Our lives, they're short. We don't know the circumstances of their ending. And the best we can do is try to be good stewards while we're here of whatever it is that we're given to steward, and we're all given to steward something. We're all given something to contribute. This is our small way of contributing.
(SOUNDBITE OF FOOTSTEPS CRUNCHING)
CATHER: So we are heading out to the field to meet Daenerys' new baby boy. She might be getting ready to have another lamb. Or maybe she actually already did. She did have another lamb. She's got twins - hooray. First lambs of 2024, beautiful. Oh, hi. Right now she's cleaning the second lamb. The first lamb is lying - he's going to get up pretty soon. He's a beautiful brown, curly lamb with a white star on his head. And the second lamb is just getting up. She's - the mother is cleaning off the amniotic fluid. She's doing a great job of licking her lamb clean and talking to her lamb. They're tired from being born. That's another ram lamb. This one is all brown. He's so pretty. This one's already getting ready to stand up, this second lamb. You're going to get up and nurse in a minute? Whoa, he's up. How long has he been born - about five minutes maybe? Nice job, buddy. So he's nursing, and this one's like, wait, I can't be left behind.
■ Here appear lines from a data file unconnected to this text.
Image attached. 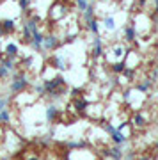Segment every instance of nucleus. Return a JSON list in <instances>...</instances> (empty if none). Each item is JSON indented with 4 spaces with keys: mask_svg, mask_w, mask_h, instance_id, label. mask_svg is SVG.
<instances>
[{
    "mask_svg": "<svg viewBox=\"0 0 158 160\" xmlns=\"http://www.w3.org/2000/svg\"><path fill=\"white\" fill-rule=\"evenodd\" d=\"M30 86V78L25 71H14L12 73V78H11V84H9V92L11 94H22L25 92Z\"/></svg>",
    "mask_w": 158,
    "mask_h": 160,
    "instance_id": "f03ea898",
    "label": "nucleus"
},
{
    "mask_svg": "<svg viewBox=\"0 0 158 160\" xmlns=\"http://www.w3.org/2000/svg\"><path fill=\"white\" fill-rule=\"evenodd\" d=\"M96 18V9H94V4H91L89 2V6H87V9H85L84 12H82V23H87L91 22V20H94Z\"/></svg>",
    "mask_w": 158,
    "mask_h": 160,
    "instance_id": "2eb2a0df",
    "label": "nucleus"
},
{
    "mask_svg": "<svg viewBox=\"0 0 158 160\" xmlns=\"http://www.w3.org/2000/svg\"><path fill=\"white\" fill-rule=\"evenodd\" d=\"M9 75H11V71H7L4 66H0V80H6Z\"/></svg>",
    "mask_w": 158,
    "mask_h": 160,
    "instance_id": "7c9ffc66",
    "label": "nucleus"
},
{
    "mask_svg": "<svg viewBox=\"0 0 158 160\" xmlns=\"http://www.w3.org/2000/svg\"><path fill=\"white\" fill-rule=\"evenodd\" d=\"M101 27L107 30V32H116V30H117V20H116V16L107 14V16L101 20Z\"/></svg>",
    "mask_w": 158,
    "mask_h": 160,
    "instance_id": "0eeeda50",
    "label": "nucleus"
},
{
    "mask_svg": "<svg viewBox=\"0 0 158 160\" xmlns=\"http://www.w3.org/2000/svg\"><path fill=\"white\" fill-rule=\"evenodd\" d=\"M43 89H45V96L52 102H57L64 96L66 92V78L62 75H55L52 78H43Z\"/></svg>",
    "mask_w": 158,
    "mask_h": 160,
    "instance_id": "f257e3e1",
    "label": "nucleus"
},
{
    "mask_svg": "<svg viewBox=\"0 0 158 160\" xmlns=\"http://www.w3.org/2000/svg\"><path fill=\"white\" fill-rule=\"evenodd\" d=\"M80 94H82V89H80V87H73V89H71V91H69V96L73 98H80Z\"/></svg>",
    "mask_w": 158,
    "mask_h": 160,
    "instance_id": "c756f323",
    "label": "nucleus"
},
{
    "mask_svg": "<svg viewBox=\"0 0 158 160\" xmlns=\"http://www.w3.org/2000/svg\"><path fill=\"white\" fill-rule=\"evenodd\" d=\"M11 121V110H9V107L4 110H0V125H7Z\"/></svg>",
    "mask_w": 158,
    "mask_h": 160,
    "instance_id": "b1692460",
    "label": "nucleus"
},
{
    "mask_svg": "<svg viewBox=\"0 0 158 160\" xmlns=\"http://www.w3.org/2000/svg\"><path fill=\"white\" fill-rule=\"evenodd\" d=\"M124 68H126V62H124V61H114V62L110 64V71H112V73H116V75L123 73Z\"/></svg>",
    "mask_w": 158,
    "mask_h": 160,
    "instance_id": "aec40b11",
    "label": "nucleus"
},
{
    "mask_svg": "<svg viewBox=\"0 0 158 160\" xmlns=\"http://www.w3.org/2000/svg\"><path fill=\"white\" fill-rule=\"evenodd\" d=\"M124 157V151L121 146H114V148H110V158L112 160H123Z\"/></svg>",
    "mask_w": 158,
    "mask_h": 160,
    "instance_id": "5701e85b",
    "label": "nucleus"
},
{
    "mask_svg": "<svg viewBox=\"0 0 158 160\" xmlns=\"http://www.w3.org/2000/svg\"><path fill=\"white\" fill-rule=\"evenodd\" d=\"M103 39L100 36H94L92 38V59H100L103 57Z\"/></svg>",
    "mask_w": 158,
    "mask_h": 160,
    "instance_id": "423d86ee",
    "label": "nucleus"
},
{
    "mask_svg": "<svg viewBox=\"0 0 158 160\" xmlns=\"http://www.w3.org/2000/svg\"><path fill=\"white\" fill-rule=\"evenodd\" d=\"M34 91H36V94H39V96H45V89H43V84H36V86H34Z\"/></svg>",
    "mask_w": 158,
    "mask_h": 160,
    "instance_id": "2f4dec72",
    "label": "nucleus"
},
{
    "mask_svg": "<svg viewBox=\"0 0 158 160\" xmlns=\"http://www.w3.org/2000/svg\"><path fill=\"white\" fill-rule=\"evenodd\" d=\"M22 64H23V68H25V69H30V68H32V64H34V57H32V55L25 57Z\"/></svg>",
    "mask_w": 158,
    "mask_h": 160,
    "instance_id": "cd10ccee",
    "label": "nucleus"
},
{
    "mask_svg": "<svg viewBox=\"0 0 158 160\" xmlns=\"http://www.w3.org/2000/svg\"><path fill=\"white\" fill-rule=\"evenodd\" d=\"M0 66H4L7 71L14 73V71H16V59H11V57L2 55V57H0Z\"/></svg>",
    "mask_w": 158,
    "mask_h": 160,
    "instance_id": "f3484780",
    "label": "nucleus"
},
{
    "mask_svg": "<svg viewBox=\"0 0 158 160\" xmlns=\"http://www.w3.org/2000/svg\"><path fill=\"white\" fill-rule=\"evenodd\" d=\"M61 45H62V41L59 39V36L57 34H46L45 39H43V48H41V50L53 52V50H57Z\"/></svg>",
    "mask_w": 158,
    "mask_h": 160,
    "instance_id": "20e7f679",
    "label": "nucleus"
},
{
    "mask_svg": "<svg viewBox=\"0 0 158 160\" xmlns=\"http://www.w3.org/2000/svg\"><path fill=\"white\" fill-rule=\"evenodd\" d=\"M16 2H18V7H20L23 12L28 11V7H30V0H16Z\"/></svg>",
    "mask_w": 158,
    "mask_h": 160,
    "instance_id": "bb28decb",
    "label": "nucleus"
},
{
    "mask_svg": "<svg viewBox=\"0 0 158 160\" xmlns=\"http://www.w3.org/2000/svg\"><path fill=\"white\" fill-rule=\"evenodd\" d=\"M39 32V25H37V18L32 16V18H25V22L22 25V39L23 43H30L32 36Z\"/></svg>",
    "mask_w": 158,
    "mask_h": 160,
    "instance_id": "7ed1b4c3",
    "label": "nucleus"
},
{
    "mask_svg": "<svg viewBox=\"0 0 158 160\" xmlns=\"http://www.w3.org/2000/svg\"><path fill=\"white\" fill-rule=\"evenodd\" d=\"M16 30V20L14 18H2L0 20V36L12 34Z\"/></svg>",
    "mask_w": 158,
    "mask_h": 160,
    "instance_id": "39448f33",
    "label": "nucleus"
},
{
    "mask_svg": "<svg viewBox=\"0 0 158 160\" xmlns=\"http://www.w3.org/2000/svg\"><path fill=\"white\" fill-rule=\"evenodd\" d=\"M123 78L124 80H128V82H133V80H135V77H137V71H135V68H130V66H126V68H124V71L123 73Z\"/></svg>",
    "mask_w": 158,
    "mask_h": 160,
    "instance_id": "4be33fe9",
    "label": "nucleus"
},
{
    "mask_svg": "<svg viewBox=\"0 0 158 160\" xmlns=\"http://www.w3.org/2000/svg\"><path fill=\"white\" fill-rule=\"evenodd\" d=\"M73 109L77 110L78 114L87 112V109H89V100H87V98H75L73 100Z\"/></svg>",
    "mask_w": 158,
    "mask_h": 160,
    "instance_id": "9b49d317",
    "label": "nucleus"
},
{
    "mask_svg": "<svg viewBox=\"0 0 158 160\" xmlns=\"http://www.w3.org/2000/svg\"><path fill=\"white\" fill-rule=\"evenodd\" d=\"M18 53H20V46H18L16 43L9 41L6 45V48H4V55H6V57H11V59H16Z\"/></svg>",
    "mask_w": 158,
    "mask_h": 160,
    "instance_id": "f8f14e48",
    "label": "nucleus"
},
{
    "mask_svg": "<svg viewBox=\"0 0 158 160\" xmlns=\"http://www.w3.org/2000/svg\"><path fill=\"white\" fill-rule=\"evenodd\" d=\"M0 160H7V158H0Z\"/></svg>",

He's like, let me get over there and get in there, too.
(SOUNDBITE OF LAMB BLEATING)
CATHER: You got a lot to say? Oh, he's right here.
(SOUNDBITE OF LAMB BLEATING)
CATHER: Yeah, he's right here. That's great. That's a lot of lambs you had in there, mama. And there he goes. All right. There.
(SOUNDBITE OF MUSIC)
DETROW: You're listening to All Sheep Considered, from NPR News.